Questions surrounding news that President Joe Biden and former Vice President Mike Pence have disclosed possession of classified documents in their homes justify interruption of this column’s weekly focus on landmark Supreme Court rulings. Curious readers have asked about the constitutional, legal and historical foundations of government authority to classify documents.
First things first. Let’s not confuse the voluntary and cooperative disclosure of possession of classified documents by the Biden and Pence camps with the deceit and obstruction that characterized former President Donald Trump’s efforts to undermine the Justice Department’s investigation of his secretive possession of classified documents at his home in Mar-a-Lago.
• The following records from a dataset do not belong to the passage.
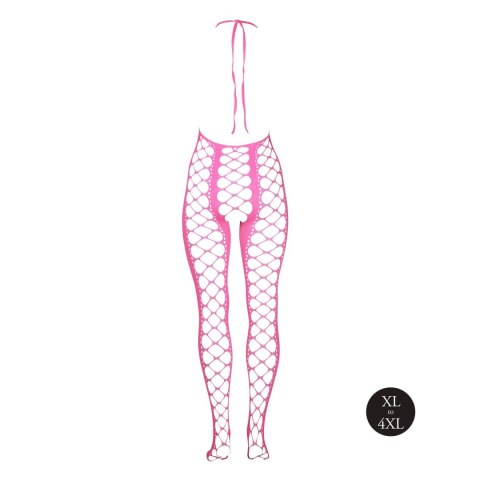 Bodystocking with Halterneck XL/XXXXL Bodystocking with Halterneck XL/XXXXL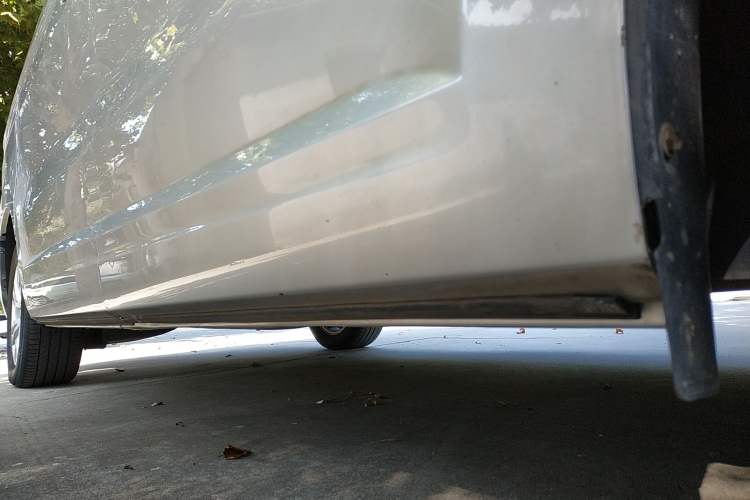 Used Huasong 7 2015 2.0T Automatic Comfort Model Right Side Sill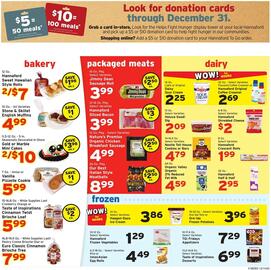 Hannaford flyer week 51 Page 5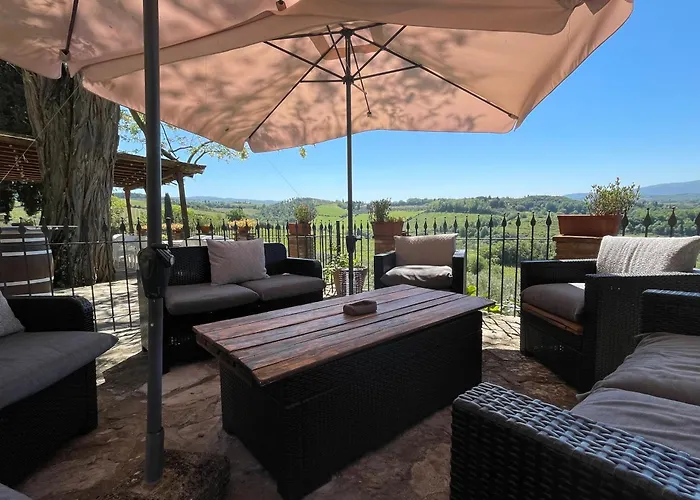 Agriturismo Vernianello Poggibonsi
In the scheme of things, at least this far, Biden and Pence are apples to apples, while Biden and Pence are apples to Trump’s oranges.
The U.S. Supreme Court has said little about the constitutional authority to govern classification of documents, but what it has said points to executive control of the secrecy system by virtue of the president’s role as Commander in Chief of the military. Yet, questions abound. The Constitution is silent on the repository of authority to classify documents. Secrecy in a democracy, moreover, is guaranteed to be a source of enduring contention.
Nobody disputes the necessity of secrecy in the affairs of state. John Jay, who possessed as much knowledge about foreign affairs as any of his founding colleagues, wrote in Federalist No. 64: “So often and so essentially have we heretofore suffered from the want of secrecy and dispatch, that the Constitution would have been inexcusably defective if no attention had been paid to those objects.” The only provision in the Constitution that addresses secrecy is found in Article 1, section 5, which grants to Congress, if it wishes, authority to keep its own proceedings secret.
In the 1790s, the Federalists — the party of Washington, Hamilton and Adams — interpreted the Constitution as it applied to foreign affairs as authority for executive secrecy when it came to negotiations and matters of intelligence. There was, however, a clear understanding in the first decade of American politics that the principle of “comity” between the president and Congress required presidential permission from Congress to withhold information from the citizenry. That practice worked efficiently and the conflicts that arose typically reflected not interbranch disputes, but rather the demands of aggrieved citizens who feared suppression of information.
The demands of democracy and the principles of self-governance were not to be denied. Democracy encouraged the principle of disclosure. From the beginning, our founders embraced the belief that disclosure and transparency represented the best remedies for resolving policy disputes. James Madison, chief architect of the Constitution, spoke for the generation that conceived the republic: “A popular Government, without popular information, or the means of acquiring it, is but a Prologue to a Farce or a Tragedy; or, perhaps both. Knowledge will forever govern ignorance,” he wrote, “and a people who mean to be their own Governors must arm themselves with the power which knowledge gives.”
Historic conflicts between secrecy and publicity have erupted most prominently during times of war when both principles have been urged with urgency. In wartime, governmental calculations are inspired by fears of espionage. Control of information is vital. But the fact of war focuses the citizenry – fear of death and the goal of survival become paramount. Because Americans are not, to borrow from Thoreau, mere “lumps of clay,” but rather thinking, reasoning creatures, they prefer the light of knowledge to the impotence of darkness, and demand information that empowers them to judge official strategies and decisions of war.
Until World War II, the United States did not have a formal classification system. Presidents, generals and admirals protected military secrets in a variety of ways. In World War I, General Pershing, headquartered in France, instituted the markings of “Secret, Confidential and For Official Circulation Only,” in imitation of his French and British allies. For its part, Congress decided against passage of a statute that would have made it a crime to communicate national defense information that “might” be useful to the enemy.
President Franklin D. Roosevelt drew order from the chaos that surrounded questions of handling secrets when he recognized the threat posed by the espionage capabilities of the Germans and Russians, then united by the Hitler-Stalin pact. On March 22, 1940, Roosevelt issued an executive order creating a military classification system. FDR, who preferred to avoid assertions of inherent executive power, invoked as authority a 1938 statute that empowered the president to prohibit the creation of maps, photographs or sketches of vital “installations or equipment.” The test, FDR explained, “is what the Commander in Chief of the Army and Navy thinks it would be harmful to the defense of this country to give out.” This test, he added, was what would be shared with the public, since congressional committees were already receiving this information in executive session.
This practice of executive determination of what might be shared with the citizenry has been adopted by presidents of both parties. With the assumption by America of global responsibility for maintaining peace and security against international aggression, the concept of national defense has become an ever-expanding net. The result is classification in various categories, of roughly 50 million documents. And counting.